▸ **Your task**: The lines to extract begin at the line that contains "Could you determine" and run through the last line of the listing; reproduce them exactly, minus any pictures.

(Recorded data)
┌──

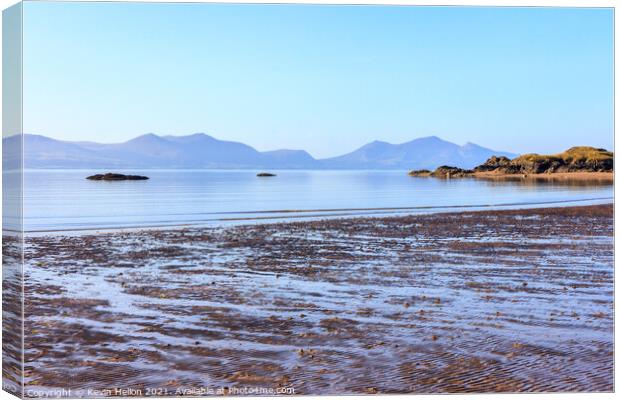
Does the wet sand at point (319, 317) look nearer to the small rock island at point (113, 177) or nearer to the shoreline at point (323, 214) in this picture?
the shoreline at point (323, 214)

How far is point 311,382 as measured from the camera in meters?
10.0

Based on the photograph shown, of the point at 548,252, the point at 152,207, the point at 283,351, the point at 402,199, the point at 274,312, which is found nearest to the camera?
the point at 283,351

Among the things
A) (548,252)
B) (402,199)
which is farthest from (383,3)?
(402,199)

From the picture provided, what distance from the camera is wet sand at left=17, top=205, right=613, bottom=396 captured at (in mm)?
10219

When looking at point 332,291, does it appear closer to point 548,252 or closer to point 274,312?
point 274,312

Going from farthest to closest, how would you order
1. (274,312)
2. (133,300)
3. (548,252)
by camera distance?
(548,252), (133,300), (274,312)

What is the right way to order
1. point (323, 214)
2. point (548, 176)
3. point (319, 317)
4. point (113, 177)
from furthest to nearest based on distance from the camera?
point (548, 176)
point (113, 177)
point (323, 214)
point (319, 317)

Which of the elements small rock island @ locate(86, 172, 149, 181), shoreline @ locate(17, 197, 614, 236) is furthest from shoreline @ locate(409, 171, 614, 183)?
small rock island @ locate(86, 172, 149, 181)

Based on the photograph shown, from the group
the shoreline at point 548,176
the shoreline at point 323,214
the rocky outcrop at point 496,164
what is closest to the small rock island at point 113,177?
the shoreline at point 548,176

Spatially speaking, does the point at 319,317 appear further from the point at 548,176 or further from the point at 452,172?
the point at 452,172

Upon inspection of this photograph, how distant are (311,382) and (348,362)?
750 millimetres

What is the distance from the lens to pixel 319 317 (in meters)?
12.8

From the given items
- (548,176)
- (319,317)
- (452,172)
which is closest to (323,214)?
(319,317)

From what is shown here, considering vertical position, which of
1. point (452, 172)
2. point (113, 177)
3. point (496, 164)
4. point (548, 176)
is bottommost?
point (113, 177)
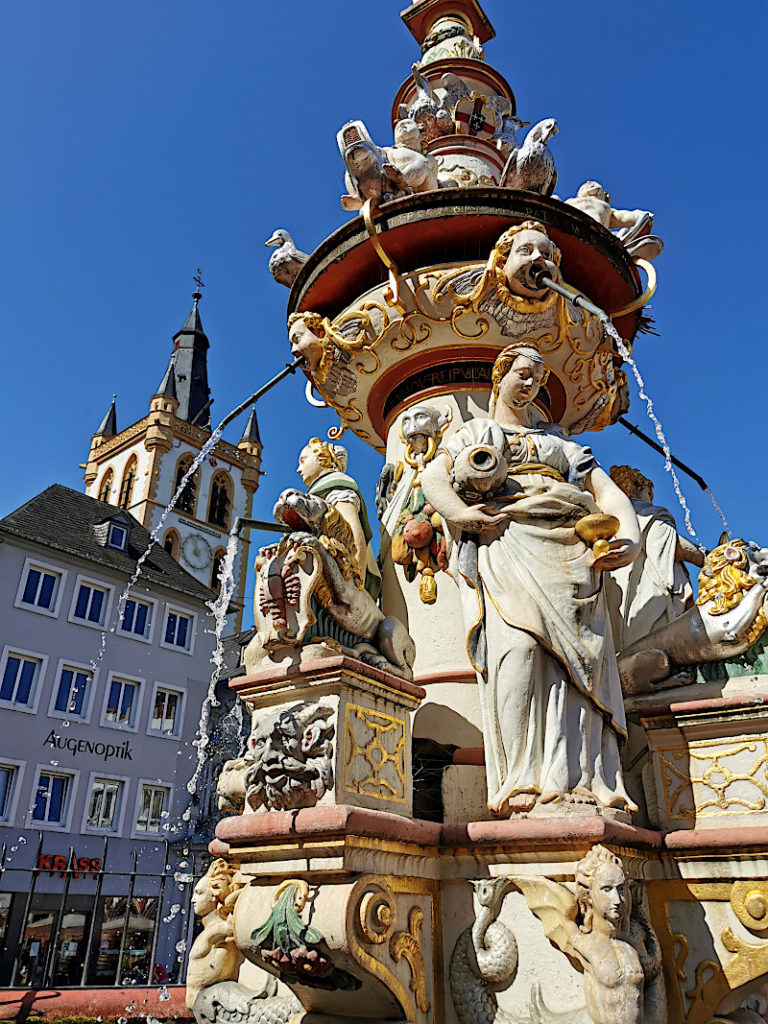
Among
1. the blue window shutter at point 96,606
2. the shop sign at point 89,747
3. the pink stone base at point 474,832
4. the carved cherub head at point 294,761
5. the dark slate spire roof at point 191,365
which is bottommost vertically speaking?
the pink stone base at point 474,832

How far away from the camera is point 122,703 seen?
94.8 ft

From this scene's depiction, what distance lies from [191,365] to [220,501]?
1429 cm

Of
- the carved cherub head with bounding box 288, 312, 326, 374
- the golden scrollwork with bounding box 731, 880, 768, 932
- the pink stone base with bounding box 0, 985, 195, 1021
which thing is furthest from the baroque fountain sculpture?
the pink stone base with bounding box 0, 985, 195, 1021

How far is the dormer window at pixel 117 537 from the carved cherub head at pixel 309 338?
27133 mm

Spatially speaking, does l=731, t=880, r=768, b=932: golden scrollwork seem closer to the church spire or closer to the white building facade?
the white building facade

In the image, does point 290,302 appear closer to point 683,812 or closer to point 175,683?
point 683,812

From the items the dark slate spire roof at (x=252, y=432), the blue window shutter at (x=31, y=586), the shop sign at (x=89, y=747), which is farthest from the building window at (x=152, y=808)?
the dark slate spire roof at (x=252, y=432)

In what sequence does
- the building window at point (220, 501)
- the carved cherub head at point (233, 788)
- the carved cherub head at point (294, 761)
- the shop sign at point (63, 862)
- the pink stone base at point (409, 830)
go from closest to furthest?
the pink stone base at point (409, 830)
the carved cherub head at point (294, 761)
the carved cherub head at point (233, 788)
the shop sign at point (63, 862)
the building window at point (220, 501)

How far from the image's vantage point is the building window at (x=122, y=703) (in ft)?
93.3

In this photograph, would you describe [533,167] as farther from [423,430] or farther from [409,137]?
[423,430]

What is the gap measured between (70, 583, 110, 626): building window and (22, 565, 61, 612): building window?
766 mm

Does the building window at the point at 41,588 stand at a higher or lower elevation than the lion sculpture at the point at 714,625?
higher

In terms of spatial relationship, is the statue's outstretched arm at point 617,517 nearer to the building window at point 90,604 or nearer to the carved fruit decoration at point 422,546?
the carved fruit decoration at point 422,546

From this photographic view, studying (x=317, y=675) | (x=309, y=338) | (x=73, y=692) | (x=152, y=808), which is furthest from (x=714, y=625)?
(x=152, y=808)
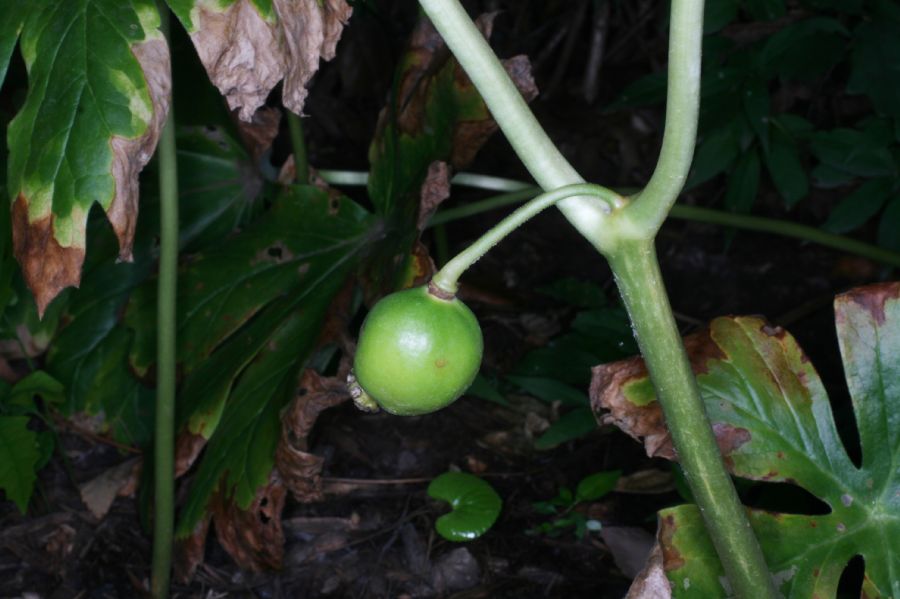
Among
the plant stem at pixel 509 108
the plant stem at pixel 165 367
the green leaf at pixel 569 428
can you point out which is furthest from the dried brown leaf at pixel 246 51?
the green leaf at pixel 569 428

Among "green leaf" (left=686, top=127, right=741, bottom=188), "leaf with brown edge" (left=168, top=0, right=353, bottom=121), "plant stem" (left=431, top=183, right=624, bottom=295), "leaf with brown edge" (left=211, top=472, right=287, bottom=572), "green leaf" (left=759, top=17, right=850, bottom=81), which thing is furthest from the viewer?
"green leaf" (left=686, top=127, right=741, bottom=188)

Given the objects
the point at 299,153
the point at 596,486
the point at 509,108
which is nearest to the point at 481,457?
the point at 596,486

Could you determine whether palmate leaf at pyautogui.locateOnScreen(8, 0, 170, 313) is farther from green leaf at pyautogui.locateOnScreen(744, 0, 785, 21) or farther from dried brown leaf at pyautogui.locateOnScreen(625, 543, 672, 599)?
green leaf at pyautogui.locateOnScreen(744, 0, 785, 21)

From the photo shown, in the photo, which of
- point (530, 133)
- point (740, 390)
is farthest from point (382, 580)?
point (530, 133)

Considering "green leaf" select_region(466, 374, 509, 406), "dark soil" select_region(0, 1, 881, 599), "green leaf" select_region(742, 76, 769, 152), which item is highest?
"green leaf" select_region(742, 76, 769, 152)

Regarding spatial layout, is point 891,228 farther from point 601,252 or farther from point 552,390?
point 601,252

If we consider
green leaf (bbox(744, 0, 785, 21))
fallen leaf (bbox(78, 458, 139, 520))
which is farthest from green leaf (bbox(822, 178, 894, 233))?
fallen leaf (bbox(78, 458, 139, 520))

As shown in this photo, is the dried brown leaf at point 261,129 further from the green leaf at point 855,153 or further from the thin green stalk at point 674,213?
the green leaf at point 855,153

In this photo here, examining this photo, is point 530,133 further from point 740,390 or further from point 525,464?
point 525,464

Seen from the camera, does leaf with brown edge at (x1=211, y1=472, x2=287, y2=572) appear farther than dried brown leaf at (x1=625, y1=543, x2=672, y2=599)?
Yes
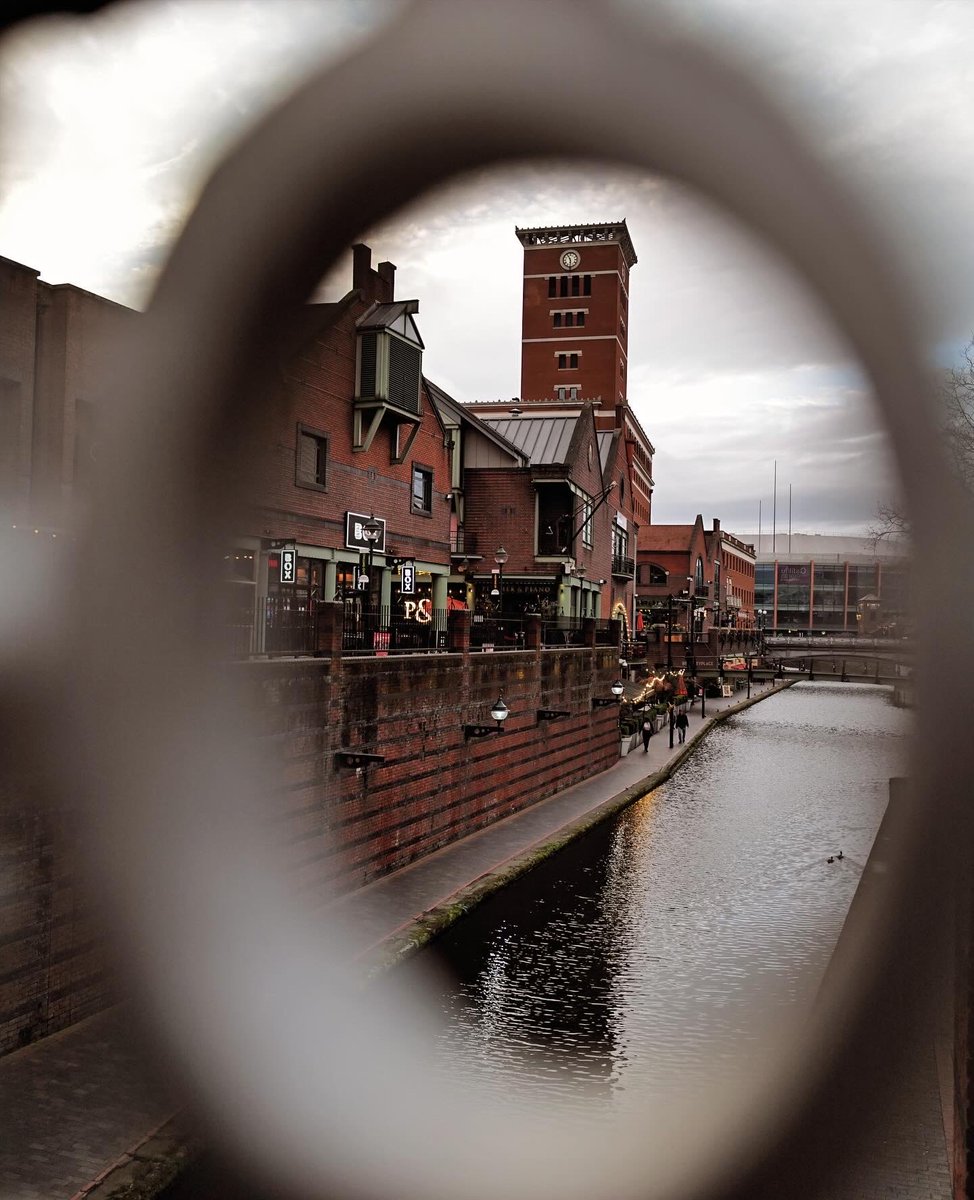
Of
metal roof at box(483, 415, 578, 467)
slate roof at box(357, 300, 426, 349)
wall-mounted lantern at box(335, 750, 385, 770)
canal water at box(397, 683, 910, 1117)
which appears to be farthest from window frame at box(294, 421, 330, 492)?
metal roof at box(483, 415, 578, 467)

└──

▸ **Result below**:
Could you determine whether palmate leaf at pyautogui.locateOnScreen(8, 0, 170, 313) is farther from green leaf at pyautogui.locateOnScreen(744, 0, 785, 21) or farther from dried brown leaf at pyautogui.locateOnScreen(625, 543, 672, 599)?
green leaf at pyautogui.locateOnScreen(744, 0, 785, 21)

From the photo shown, in the photo, which of
- point (530, 133)
- point (740, 390)
is farthest from point (382, 580)?
point (530, 133)

Considering "green leaf" select_region(466, 374, 509, 406), "dark soil" select_region(0, 1, 881, 599), "green leaf" select_region(742, 76, 769, 152), which item is highest?
"green leaf" select_region(742, 76, 769, 152)

Regarding spatial layout, is point 891,228 farther from point 601,252 or farther from point 552,390?
point 601,252

If we consider
green leaf (bbox(744, 0, 785, 21))
fallen leaf (bbox(78, 458, 139, 520))
which is farthest from green leaf (bbox(822, 178, 894, 233))?
fallen leaf (bbox(78, 458, 139, 520))

As shown in this photo, is the dried brown leaf at point 261,129 further from the green leaf at point 855,153 or further from the thin green stalk at point 674,213?
the green leaf at point 855,153

In this photo here, examining this photo, is point 530,133 further from point 740,390 or further from point 525,464?
point 525,464

Seen from the camera, does leaf with brown edge at (x1=211, y1=472, x2=287, y2=572) appear farther than dried brown leaf at (x1=625, y1=543, x2=672, y2=599)?
Yes
Of
metal roof at box(483, 415, 578, 467)
slate roof at box(357, 300, 426, 349)
wall-mounted lantern at box(335, 750, 385, 770)
canal water at box(397, 683, 910, 1117)
which appears to be farthest from window frame at box(294, 421, 330, 492)?
metal roof at box(483, 415, 578, 467)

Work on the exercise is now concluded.